La pra­tique actuelle des OC belges.

Pra­ti­que­ment, il n’y a presque aucun contrôle de l’État sur les occu­pa­tions des OC en ser­vice civil, mais cer­tains signes du ren­for­ce­ment de la répres­sion ne doivent nul­le­ment nous lais­ser indifférents.

Les OC font ce qu’ils veulent : l’amour, la pop musique, de la pein­ture… Mais comme leur enga­ge­ment n’est pas poli­tique, ils ne dérangent pas trop le pou­voir éta­bli : ils consti­tuent une mani­fes­ta­tion mar­gi­nale de la révolte des jeunes et res­tent incom­pris, voire igno­rés dans la grande masse du public (pour­tant à plu­sieurs reprises ils ont eu les hon­neurs de la presse et de la radio).

Cepen­dant, un virage qualitati­vement impor­tant vient d’être pris par cer­tains OC. En effet, quelques‑uns ont par­ti­ci­pé à la cam­pagne anti-élec­tions (lan­cée ini­tia­le­ment par le Groupe com­mu­niste liber­taire, à Bruxelles, contre l’obligation de voter).

Cet enga­ge­ment a cer­tai­ne­ment une valeur poli­tique et peut appa­raître comme une volon­té d’action col­lec­tive diri­gée vers l’extérieur. En tout cas, c’est un pre­mier effort pour sor­tir du ghet­to com­mu­nau­taire dans lequel ils s’étaient enli­sés en 1971.
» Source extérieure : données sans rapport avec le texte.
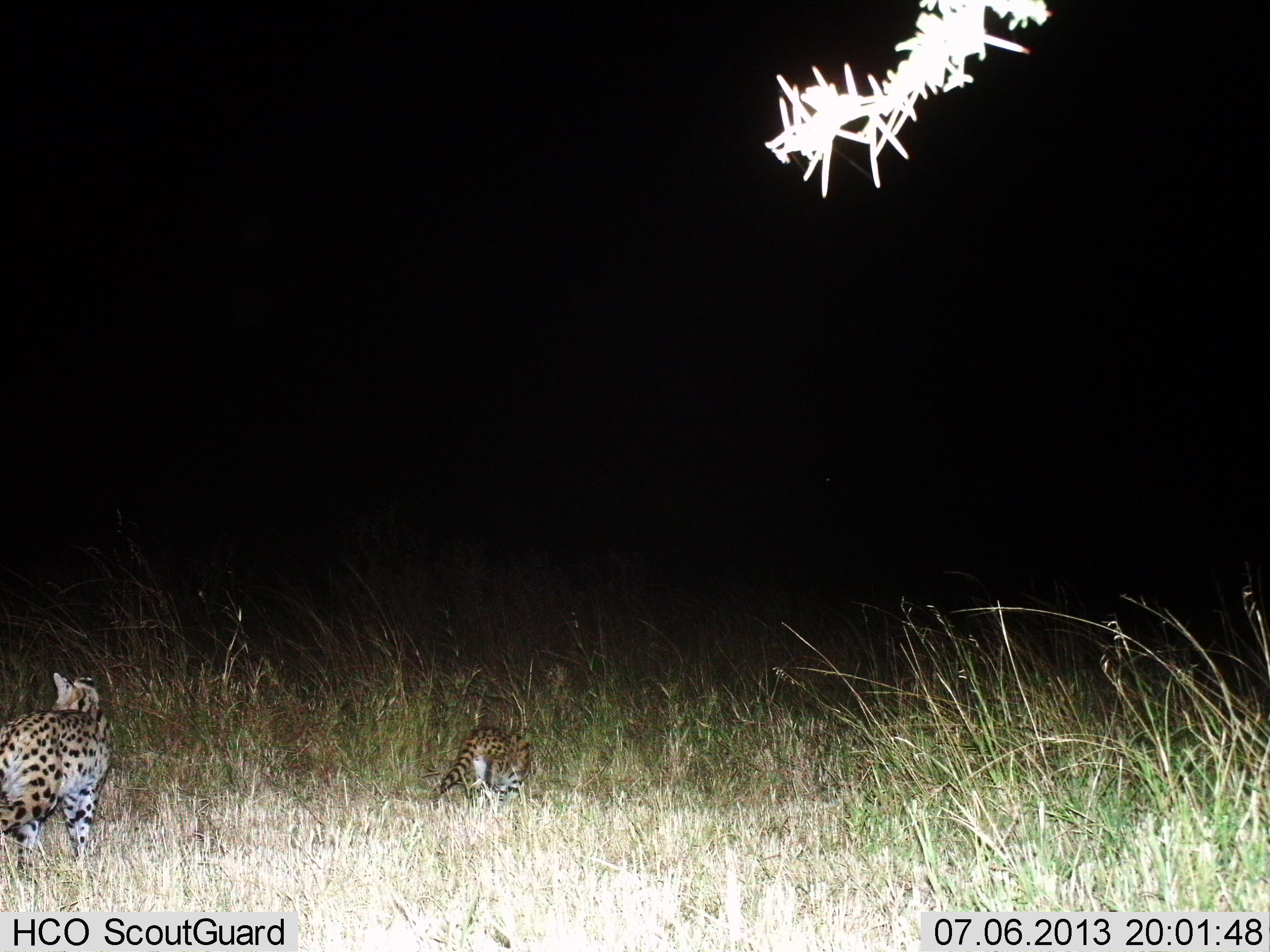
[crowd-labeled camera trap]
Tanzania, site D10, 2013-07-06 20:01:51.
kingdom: Animalia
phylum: Chordata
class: Mammalia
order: Carnivora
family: Felidae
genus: Leptailurus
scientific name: Leptailurus serval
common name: serval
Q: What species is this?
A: Serval (Leptailurus serval).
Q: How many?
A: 2.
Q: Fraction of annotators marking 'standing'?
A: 25%.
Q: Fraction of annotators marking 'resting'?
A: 0%.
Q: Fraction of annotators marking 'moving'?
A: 83%.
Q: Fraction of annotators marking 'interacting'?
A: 0%.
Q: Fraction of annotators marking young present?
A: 8%.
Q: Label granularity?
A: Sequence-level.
Mais il est évident aus­si que je peux dif­fi­ci­le­ment juger d’une pra­tique du ser­vice civil. C’est avant tout aux OC eux‑mêmes à répondre, et l’engagement au côté du mou­ve­ment révolution­naire, tel qu’il est pré­co­ni­sé dans le texte Objec­tion liber­taire, c’est à l’individu lui‑même de le décider.

Mais il était utile de dire qu’une action mili­tante radi­cale et effi­cace ne peut être menée à l’armée, à cause des struc­tures répres­sives en place. Le ser­vice civil offre cette pos­si­bi­li­té actuel­le­ment. Il fal­lait atti­rer l’attention des mili­tants révolutionnaires.
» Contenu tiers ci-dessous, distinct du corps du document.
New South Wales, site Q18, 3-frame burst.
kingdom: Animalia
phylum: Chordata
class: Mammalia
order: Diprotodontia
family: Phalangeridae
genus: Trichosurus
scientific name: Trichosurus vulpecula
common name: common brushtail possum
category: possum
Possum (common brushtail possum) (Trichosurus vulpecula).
Je tiens à rap­pe­ler que le refus de tout ser­vice — civil ou mili­taire — est une vieille reven­di­ca­tion de l’IRG (oppo­si­tion radi­cale à toute conscrip­tion au pro­fit de l’État). Il ne fau­drait pas l’oublier sous pré­texte que nous avons lut­té pour l’obtention du sta­tut et que, dès lors, tout comme les anciens com­bat­tants, il faut défendre le ser­vice civil. Il s’agit uni­que­ment d’une étape qu’il faut dépas­ser aujourd’hui puisque le sta­tut est voté.

Pour moi, le ser­vice civil est un pis‑aller, une voie de garage. Seule­ment, je ne me sens pas le droit de conseiller ver­ba­le­ment à des cama­rades de faire de la taule, alors que cela ne m’engage pas per­son­nel­le­ment. C’est pour cela que j’accepte momen­ta­né­ment cette contradiction.
Quant à défi­nir une stra­té­gie radi­cale à l’intérieur du ser­vice civil, la posi­tion que je retien­drai, c’est avant tout de cher­cher à ne pas se cou­per de la réa­li­té sociale, à ne pas se lais­ser enfer­mer dans une quel­conque bureau­cra­tie ou com­mu­nau­té sans cher­cher à res­ter en contact avec la vie, avec les luttes quo­ti­diennes du peuple pour sa survie.